The timeshares from Diamond Resorts and Wyndham Destinations, however, are attracting younger generations.
Villas de Santa Fe has seen a 5 percent increase over the past three years and anticipates continued growth this year.
“We’ve seen a ton of growth lately, particularly among the younger, millennial generation,” Diamond Resorts CEO Mike Flaskey. “Our members value their vacation ownership with us because we’re able to provide amazing exclusive experiences that they simply can’t find on typical vacations, along with quality resorts, customer service and flexibility.”

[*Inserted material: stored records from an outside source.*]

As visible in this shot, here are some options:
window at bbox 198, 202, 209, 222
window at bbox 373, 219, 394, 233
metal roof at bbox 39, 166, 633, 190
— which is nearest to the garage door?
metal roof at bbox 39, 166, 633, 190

Wyndham Destinations also is tapping into a younger generation.
“What might surprise you is that 60 percent of our newest owners are millennials and Gen Xers,” Goldsmith said. “They obviously think that timeshares are a great vacation option.”
But Goldsmith acknowledges WorldMark Santa Fe stands out from the rest.
“WorldMark Santa Fe is not your typical WorldMark resort,” he said. “We are a charming, boutique-style property set among rustic architecture in the surrounding neighborhood. This is a smaller resort than most.”
Alba said numerous Otra Vez timeshare owners have made annual visits for 35 years. She said Otra Vez remains “very busy” with its timeshares and shorter-term rentals but acknowledges timeshares do fly under the radar in Santa Fe.
“A lot of people aren’t aware of us,” Alba said. “We are a little secret.”